::: Text

Unlike the spot market, perpetual futures trading is a type of market that has many important components that need to be understood before diving into it, especially since it carries a much higher risk than the spot market. In this article, we will discuss 2 important components that every trader must understand, namely the difference between Cross Margin and Isolated Margin.
Cross Margin and Isolated Margin are two Margin Modes that every trader who actively opens leveraged positions in the perpetual futures market must understand. These two modes determine how the Margin, or collateral asset, used to support each opened position is allocated.
Perpetual futures trading is an instrument that demands much stricter risk management than the spot market, including in terms of position sizing calculations. Unlike spot, position sizing in the perpetual futures market is highly dependent on the amount of Margin a trader has and the Margin Mode used.
Given that these two Margin Modes have different characteristics and uses, understanding them will be helpful in determining which mode best suits each trader’s strategy and risk profile.
In perpetual futures trading, Cross Margin is a mode that uses the entire margin balance in the futures account to support all open positions. The Margin Usage percentage will fluctuate dynamically according to the condition of active positions, whether in profit or loss.
Margin allocation in these two modes works differently. In Cross Margin, Margin Usage changes dynamically with the state of active positions, as the entire Margin balance in the Futures account is used to support all open positions.
| Component | Value | Description |
| Margin Mode | Cross Margin | The entire account balance that is collateralized |
| Margin Balance | 1,500 USDT | Total starting balance in futures account |
| Number of Positions | 1. BTCUSDT-PERP 2. ETHUSDT-PERP | 2 active positions simultaneously |
| Position Size | 1,000 USDT × 2 | Total position value = 2,000 USDT |
| Leverage | 5x | |
| Initial Margin / Margin Fee (IM) 20% of position value | 400 USDT (200 USDT each position) | Total balance used to open a position |
| IM Buffer (ON) 1% MM + 19% Buffer | 400 USDT | Locked balance |
| Maintenance Margin (MM) 1% of position value | 20 USDT | Threshold balance that must be maintained to avoid liquidation |
| Floating PnL | 1. BTCUSDT-PERP (+100 USDT) 2. ETH USDT-PERP (-50 USDT) | Net unrealized PnL = +50 USDT |
| Margin Balance (After PnL) | 1,550 USDT | 1,500 + 50 = 1,550 USDT, direct profit increases margin balance in Cross Margin mode |
| Available Margin (After PnL) Margin Balance – IM & MM | 1,150 USDT | 1,550 – 400 = 1,150 USDT |
In Cross Margin, when a position is in a continuous floating loss condition, the Margin will gradually decrease until it is below the MM limit and the position may be in danger of being liquidated by the system.
On the other hand, Cross Margin offers greater flexibility in margin allocation. When a position is in a floating profit condition, the profit will immediately accumulate into the Available Margin.

::::::
::: Records provided

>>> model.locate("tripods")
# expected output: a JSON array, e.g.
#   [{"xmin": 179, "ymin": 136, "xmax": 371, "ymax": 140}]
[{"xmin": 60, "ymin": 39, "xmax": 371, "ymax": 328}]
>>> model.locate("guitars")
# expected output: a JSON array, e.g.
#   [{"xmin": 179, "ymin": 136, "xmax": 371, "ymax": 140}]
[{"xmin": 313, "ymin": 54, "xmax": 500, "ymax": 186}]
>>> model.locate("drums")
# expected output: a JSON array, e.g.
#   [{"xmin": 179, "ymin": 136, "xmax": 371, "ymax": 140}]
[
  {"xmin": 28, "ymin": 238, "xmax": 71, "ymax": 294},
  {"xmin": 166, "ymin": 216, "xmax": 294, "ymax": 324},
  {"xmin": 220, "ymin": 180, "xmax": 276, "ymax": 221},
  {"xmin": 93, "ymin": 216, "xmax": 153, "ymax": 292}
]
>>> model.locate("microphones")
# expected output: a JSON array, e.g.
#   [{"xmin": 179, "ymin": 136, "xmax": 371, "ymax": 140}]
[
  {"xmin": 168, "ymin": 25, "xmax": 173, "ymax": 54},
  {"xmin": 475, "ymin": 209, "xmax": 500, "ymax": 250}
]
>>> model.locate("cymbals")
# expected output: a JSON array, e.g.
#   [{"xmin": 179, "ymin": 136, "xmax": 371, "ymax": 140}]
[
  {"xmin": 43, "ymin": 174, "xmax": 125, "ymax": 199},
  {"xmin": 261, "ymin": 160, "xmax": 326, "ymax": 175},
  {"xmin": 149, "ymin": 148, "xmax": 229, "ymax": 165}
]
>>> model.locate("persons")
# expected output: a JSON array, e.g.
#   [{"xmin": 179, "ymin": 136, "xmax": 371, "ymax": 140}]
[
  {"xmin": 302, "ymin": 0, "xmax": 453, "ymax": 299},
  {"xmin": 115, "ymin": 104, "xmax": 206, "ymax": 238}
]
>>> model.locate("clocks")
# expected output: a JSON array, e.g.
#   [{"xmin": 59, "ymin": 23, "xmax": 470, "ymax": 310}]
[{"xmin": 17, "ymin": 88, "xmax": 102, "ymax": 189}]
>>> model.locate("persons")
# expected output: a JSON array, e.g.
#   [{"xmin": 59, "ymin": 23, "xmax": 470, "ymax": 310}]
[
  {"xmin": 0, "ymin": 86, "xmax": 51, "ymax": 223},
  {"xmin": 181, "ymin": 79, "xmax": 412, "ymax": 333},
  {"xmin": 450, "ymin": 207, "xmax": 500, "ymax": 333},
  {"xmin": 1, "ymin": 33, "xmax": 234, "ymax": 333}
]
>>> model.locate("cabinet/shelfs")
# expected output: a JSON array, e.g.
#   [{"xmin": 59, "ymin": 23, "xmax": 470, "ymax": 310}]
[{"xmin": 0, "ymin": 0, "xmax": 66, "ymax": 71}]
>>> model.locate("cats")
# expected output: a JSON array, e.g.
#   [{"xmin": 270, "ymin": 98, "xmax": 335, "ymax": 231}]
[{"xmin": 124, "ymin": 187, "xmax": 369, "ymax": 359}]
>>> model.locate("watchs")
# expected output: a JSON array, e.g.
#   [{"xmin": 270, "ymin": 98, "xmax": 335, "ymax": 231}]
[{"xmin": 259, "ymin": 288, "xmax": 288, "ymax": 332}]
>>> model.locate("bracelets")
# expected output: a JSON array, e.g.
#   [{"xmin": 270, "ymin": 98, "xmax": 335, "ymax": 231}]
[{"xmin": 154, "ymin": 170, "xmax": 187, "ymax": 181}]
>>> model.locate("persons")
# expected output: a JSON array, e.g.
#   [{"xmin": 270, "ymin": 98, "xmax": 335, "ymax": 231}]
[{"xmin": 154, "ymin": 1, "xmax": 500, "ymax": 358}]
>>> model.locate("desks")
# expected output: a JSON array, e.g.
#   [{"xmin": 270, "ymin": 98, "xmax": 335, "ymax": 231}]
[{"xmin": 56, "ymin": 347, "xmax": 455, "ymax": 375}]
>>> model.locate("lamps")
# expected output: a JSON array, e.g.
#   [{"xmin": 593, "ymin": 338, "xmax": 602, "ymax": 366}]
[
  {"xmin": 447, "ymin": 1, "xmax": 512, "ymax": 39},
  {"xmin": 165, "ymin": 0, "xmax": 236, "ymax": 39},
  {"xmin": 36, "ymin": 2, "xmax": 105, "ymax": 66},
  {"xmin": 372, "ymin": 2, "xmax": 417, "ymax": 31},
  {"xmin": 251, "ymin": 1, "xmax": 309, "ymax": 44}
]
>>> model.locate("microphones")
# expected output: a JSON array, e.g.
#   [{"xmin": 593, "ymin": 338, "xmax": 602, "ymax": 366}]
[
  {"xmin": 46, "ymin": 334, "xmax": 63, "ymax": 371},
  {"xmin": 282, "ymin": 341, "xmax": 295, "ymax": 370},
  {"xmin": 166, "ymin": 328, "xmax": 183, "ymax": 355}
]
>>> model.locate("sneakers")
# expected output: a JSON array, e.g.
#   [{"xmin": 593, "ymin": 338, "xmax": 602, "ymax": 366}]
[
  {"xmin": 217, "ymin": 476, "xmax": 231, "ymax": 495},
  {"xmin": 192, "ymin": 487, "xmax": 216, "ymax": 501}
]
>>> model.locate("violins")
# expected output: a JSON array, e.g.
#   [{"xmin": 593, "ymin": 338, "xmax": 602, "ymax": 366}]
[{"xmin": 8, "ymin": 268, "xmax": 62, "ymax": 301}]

::::::

(Set of tasks):
[1] According to the text on margin modes, what happens to the profit from a position in floating profit under Cross Margin?
[2] Retype the portion of the text on margin modes that begins at the words "Perpetual futures trading is an" and stops after "and risk profile.".

(Solutions below):
[1] The profit immediately accumulates into the Available Margin.

[2]
Perpetual futures trading is an instrument that demands much stricter risk management than the spot market, including in terms of position sizing calculations. Unlike spot, position sizing in the perpetual futures market is highly dependent on the amount of Margin a trader has and the Margin Mode used.
Given that these two Margin Modes have different characteristics and uses, understanding them will be helpful in determining which mode best suits each trader’s strategy and risk profile.